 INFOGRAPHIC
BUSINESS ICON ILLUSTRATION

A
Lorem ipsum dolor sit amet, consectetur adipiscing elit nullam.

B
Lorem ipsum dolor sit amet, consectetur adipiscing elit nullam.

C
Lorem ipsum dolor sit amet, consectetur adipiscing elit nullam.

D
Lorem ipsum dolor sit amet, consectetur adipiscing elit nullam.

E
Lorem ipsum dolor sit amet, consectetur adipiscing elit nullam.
---
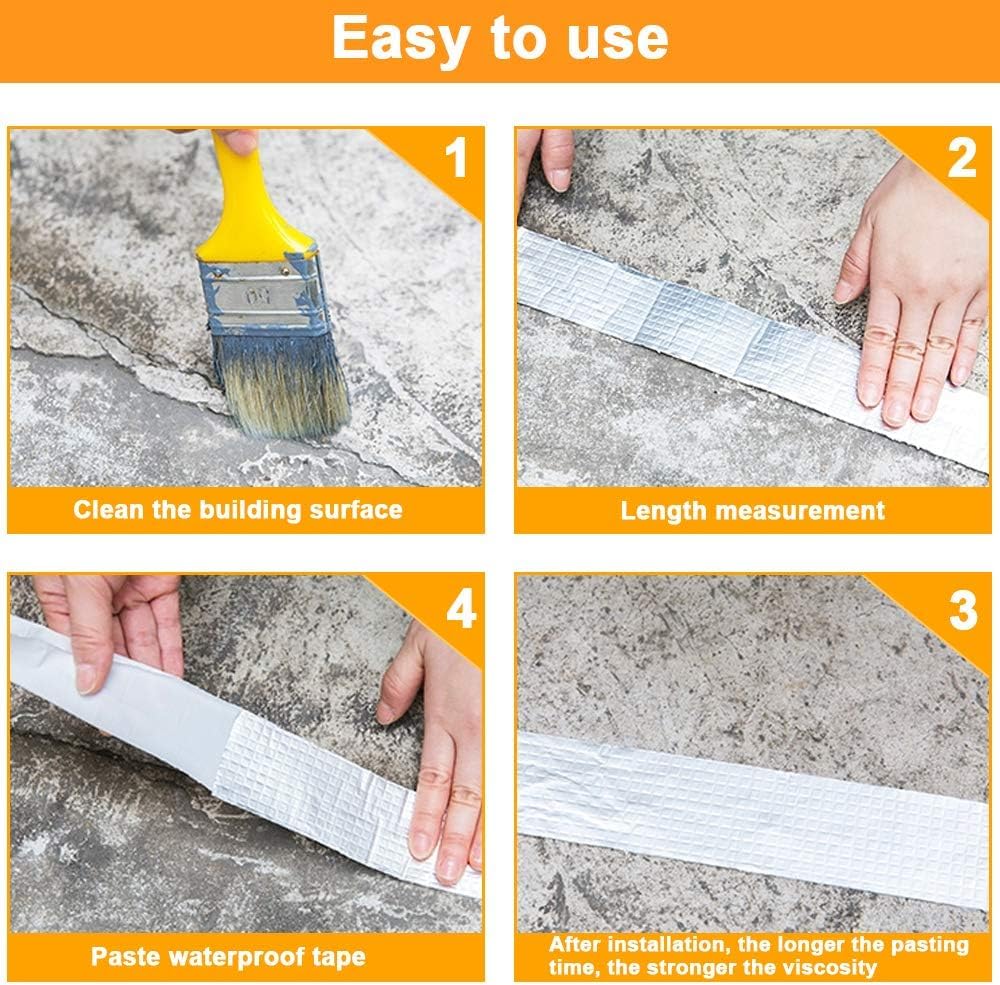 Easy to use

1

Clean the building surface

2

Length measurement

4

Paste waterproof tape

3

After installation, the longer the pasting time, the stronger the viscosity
...
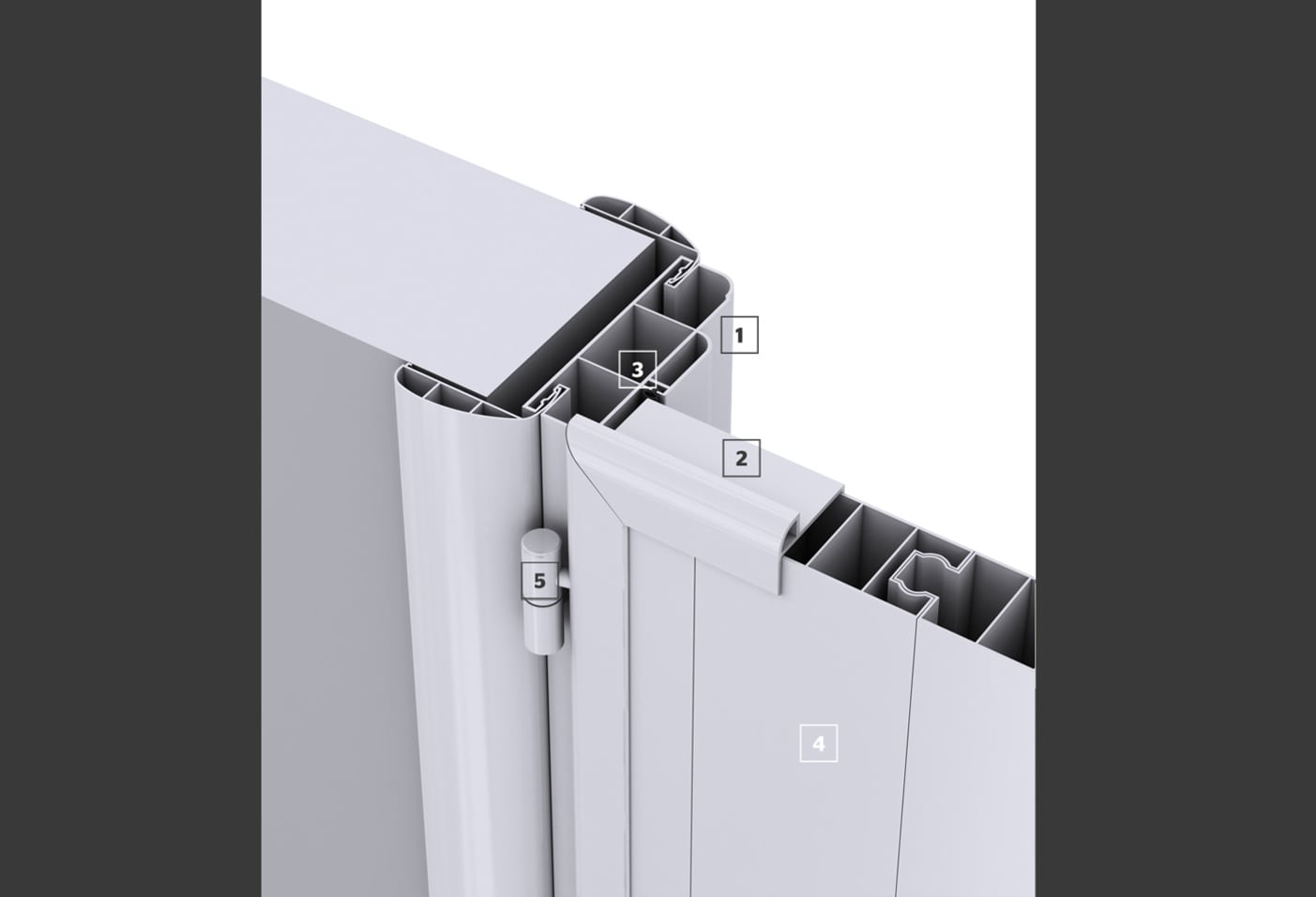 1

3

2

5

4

> [EXERCISE INSTRUCTIONS] What you return must be an exact retyping of the lines above starting at the line with "Paste waterproof tape" and ending at the line with "After installation, the", and nothing besides.

> [PROBLEM SOLUTION]
Paste waterproof tape

3

After installation, the longer the pasting time, the stronger the viscosity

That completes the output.